▶ **What is expected**
Reproduce only the lines from the line containing "In this photograph, does" to the end of the entries below, including both of those lines.

▶ **Data extract**
┄┄┄┄┄┄┄┄┄┄┄┄┄┄┄┄┄┄┄┄

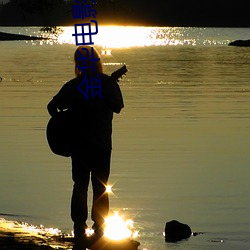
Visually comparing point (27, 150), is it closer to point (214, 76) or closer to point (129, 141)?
point (129, 141)

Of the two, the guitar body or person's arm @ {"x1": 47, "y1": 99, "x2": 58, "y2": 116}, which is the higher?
person's arm @ {"x1": 47, "y1": 99, "x2": 58, "y2": 116}

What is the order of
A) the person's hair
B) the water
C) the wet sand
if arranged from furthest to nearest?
the water
the wet sand
the person's hair

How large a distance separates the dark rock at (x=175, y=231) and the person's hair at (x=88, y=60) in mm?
3880

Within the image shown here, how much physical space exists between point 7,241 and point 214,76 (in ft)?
182

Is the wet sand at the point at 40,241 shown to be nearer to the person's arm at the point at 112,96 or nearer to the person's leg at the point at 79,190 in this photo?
the person's leg at the point at 79,190

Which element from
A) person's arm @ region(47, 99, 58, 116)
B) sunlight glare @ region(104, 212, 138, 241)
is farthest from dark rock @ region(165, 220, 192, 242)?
person's arm @ region(47, 99, 58, 116)

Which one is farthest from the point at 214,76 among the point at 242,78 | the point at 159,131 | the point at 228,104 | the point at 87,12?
the point at 87,12

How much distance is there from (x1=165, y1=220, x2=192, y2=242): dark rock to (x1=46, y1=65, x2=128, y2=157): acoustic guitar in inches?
140

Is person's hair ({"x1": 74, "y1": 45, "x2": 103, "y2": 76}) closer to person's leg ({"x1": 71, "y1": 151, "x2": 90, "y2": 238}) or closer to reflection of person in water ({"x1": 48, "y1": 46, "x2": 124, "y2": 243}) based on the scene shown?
reflection of person in water ({"x1": 48, "y1": 46, "x2": 124, "y2": 243})

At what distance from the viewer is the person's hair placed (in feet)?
34.0

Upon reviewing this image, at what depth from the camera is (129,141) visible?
25688mm
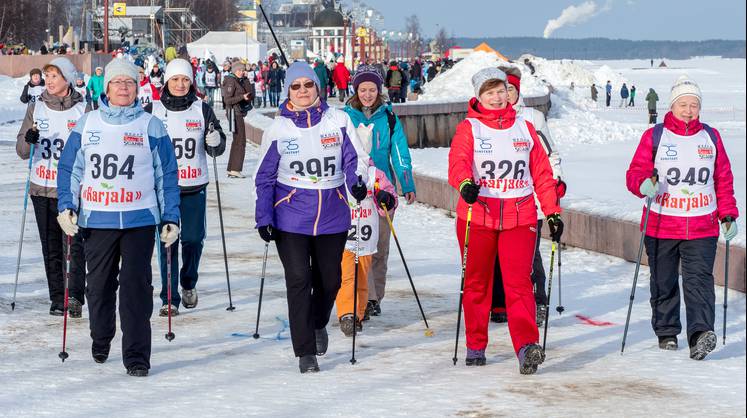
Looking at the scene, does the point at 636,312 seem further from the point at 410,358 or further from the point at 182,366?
the point at 182,366

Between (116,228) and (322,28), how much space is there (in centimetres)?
18257

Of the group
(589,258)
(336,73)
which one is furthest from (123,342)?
(336,73)

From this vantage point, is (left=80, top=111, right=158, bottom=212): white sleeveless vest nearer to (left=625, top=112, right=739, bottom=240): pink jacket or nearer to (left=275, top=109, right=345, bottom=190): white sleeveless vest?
(left=275, top=109, right=345, bottom=190): white sleeveless vest

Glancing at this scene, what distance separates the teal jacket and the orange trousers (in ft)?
1.83

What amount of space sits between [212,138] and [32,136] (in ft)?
3.90

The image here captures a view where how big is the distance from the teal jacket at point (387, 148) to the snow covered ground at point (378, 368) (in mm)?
1010

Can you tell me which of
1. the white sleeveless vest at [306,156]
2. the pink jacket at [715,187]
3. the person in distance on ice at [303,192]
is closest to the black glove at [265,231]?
the person in distance on ice at [303,192]

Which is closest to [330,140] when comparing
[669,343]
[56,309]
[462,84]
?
[669,343]

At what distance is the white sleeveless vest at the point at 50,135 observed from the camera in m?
9.01

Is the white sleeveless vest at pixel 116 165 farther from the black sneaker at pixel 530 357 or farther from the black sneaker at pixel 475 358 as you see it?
the black sneaker at pixel 530 357

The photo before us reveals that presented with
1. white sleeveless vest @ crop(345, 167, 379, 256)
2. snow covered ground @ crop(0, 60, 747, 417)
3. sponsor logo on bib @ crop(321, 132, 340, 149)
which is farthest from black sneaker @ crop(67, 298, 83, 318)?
sponsor logo on bib @ crop(321, 132, 340, 149)

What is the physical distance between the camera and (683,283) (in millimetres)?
7973

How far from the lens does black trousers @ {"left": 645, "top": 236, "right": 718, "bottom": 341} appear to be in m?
7.81

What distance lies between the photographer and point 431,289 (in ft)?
34.4
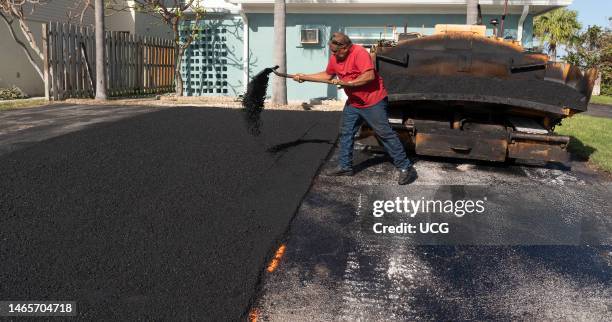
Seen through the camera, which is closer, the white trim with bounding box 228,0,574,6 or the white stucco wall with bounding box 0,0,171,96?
the white trim with bounding box 228,0,574,6

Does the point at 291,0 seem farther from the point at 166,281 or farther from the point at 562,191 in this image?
the point at 166,281

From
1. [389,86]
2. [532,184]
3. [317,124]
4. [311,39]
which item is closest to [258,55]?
[311,39]

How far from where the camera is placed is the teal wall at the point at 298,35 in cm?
1488

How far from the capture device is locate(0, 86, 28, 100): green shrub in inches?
595

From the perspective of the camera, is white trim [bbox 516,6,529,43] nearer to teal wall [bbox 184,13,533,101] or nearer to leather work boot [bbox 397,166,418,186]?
teal wall [bbox 184,13,533,101]

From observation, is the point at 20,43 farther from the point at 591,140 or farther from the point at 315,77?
the point at 591,140

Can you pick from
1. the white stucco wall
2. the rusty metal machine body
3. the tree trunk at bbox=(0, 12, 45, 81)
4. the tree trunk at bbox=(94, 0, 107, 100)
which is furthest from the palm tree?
the rusty metal machine body

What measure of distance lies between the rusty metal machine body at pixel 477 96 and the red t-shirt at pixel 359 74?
416 mm

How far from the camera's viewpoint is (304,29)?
49.8 ft

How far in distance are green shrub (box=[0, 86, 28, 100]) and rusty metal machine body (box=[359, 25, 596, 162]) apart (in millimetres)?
12329

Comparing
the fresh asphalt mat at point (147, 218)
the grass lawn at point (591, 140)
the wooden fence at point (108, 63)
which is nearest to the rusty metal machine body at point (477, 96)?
the fresh asphalt mat at point (147, 218)

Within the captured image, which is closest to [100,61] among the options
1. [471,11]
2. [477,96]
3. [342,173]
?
[471,11]

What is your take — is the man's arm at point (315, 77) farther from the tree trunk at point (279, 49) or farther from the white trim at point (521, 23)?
the white trim at point (521, 23)

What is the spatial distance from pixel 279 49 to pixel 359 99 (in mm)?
8201
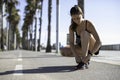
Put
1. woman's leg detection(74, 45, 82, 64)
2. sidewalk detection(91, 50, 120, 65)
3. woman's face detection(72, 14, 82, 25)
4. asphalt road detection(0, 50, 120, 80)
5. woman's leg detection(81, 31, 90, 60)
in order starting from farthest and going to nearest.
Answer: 1. sidewalk detection(91, 50, 120, 65)
2. woman's leg detection(74, 45, 82, 64)
3. woman's face detection(72, 14, 82, 25)
4. woman's leg detection(81, 31, 90, 60)
5. asphalt road detection(0, 50, 120, 80)

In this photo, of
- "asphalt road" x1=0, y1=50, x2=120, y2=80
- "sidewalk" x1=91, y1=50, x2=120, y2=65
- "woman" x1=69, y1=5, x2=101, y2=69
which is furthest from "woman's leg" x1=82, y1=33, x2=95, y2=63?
"sidewalk" x1=91, y1=50, x2=120, y2=65

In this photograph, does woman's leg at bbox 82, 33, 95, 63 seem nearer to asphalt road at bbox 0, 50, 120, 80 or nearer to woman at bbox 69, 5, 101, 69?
woman at bbox 69, 5, 101, 69

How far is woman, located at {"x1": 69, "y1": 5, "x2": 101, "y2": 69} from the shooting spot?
324 inches

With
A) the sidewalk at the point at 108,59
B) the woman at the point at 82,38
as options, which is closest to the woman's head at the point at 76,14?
the woman at the point at 82,38

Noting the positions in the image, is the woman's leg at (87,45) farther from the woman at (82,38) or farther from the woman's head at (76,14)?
the woman's head at (76,14)

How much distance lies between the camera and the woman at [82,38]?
27.0ft

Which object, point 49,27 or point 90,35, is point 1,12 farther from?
point 90,35

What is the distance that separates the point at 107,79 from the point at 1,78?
203 cm

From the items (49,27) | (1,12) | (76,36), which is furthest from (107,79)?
(1,12)

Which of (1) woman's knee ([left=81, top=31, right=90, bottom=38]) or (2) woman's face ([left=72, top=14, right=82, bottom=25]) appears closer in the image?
(1) woman's knee ([left=81, top=31, right=90, bottom=38])

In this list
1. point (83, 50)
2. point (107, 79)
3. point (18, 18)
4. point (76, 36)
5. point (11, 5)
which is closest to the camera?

┄┄┄┄┄┄┄┄┄┄┄┄┄┄┄┄┄┄┄┄

▶ **Task response**
In this photograph, does woman's leg at bbox 82, 33, 95, 63 seem nearer to asphalt road at bbox 0, 50, 120, 80 or nearer to woman at bbox 69, 5, 101, 69?
woman at bbox 69, 5, 101, 69

How far is woman, located at {"x1": 69, "y1": 5, "x2": 101, "y2": 69} from the shooting spot?
324 inches

With
A) the sidewalk at the point at 108,59
B) the woman at the point at 82,38
as options, which is closest to the woman's head at the point at 76,14?
the woman at the point at 82,38

Noting the positions in the image, is the woman's leg at (87,45) farther from the woman at (82,38) or farther from the woman's head at (76,14)?
the woman's head at (76,14)

How much distance lies between the camera and the woman at [82,38]?
27.0ft

Which object, point 49,27 or point 90,35, is point 1,12 farther from?
point 90,35

What is the distance that separates the point at 107,79 from the point at 1,78?
203 cm

From the items (49,27) | (1,12) | (76,36), which is furthest from (107,79)?
(1,12)

Which of (1) woman's knee ([left=81, top=31, right=90, bottom=38]) or (2) woman's face ([left=72, top=14, right=82, bottom=25]) appears closer in the image?
(1) woman's knee ([left=81, top=31, right=90, bottom=38])

In this list
1. point (83, 50)
2. point (107, 79)
3. point (18, 18)
4. point (76, 36)
5. point (11, 5)
which is closest to the camera?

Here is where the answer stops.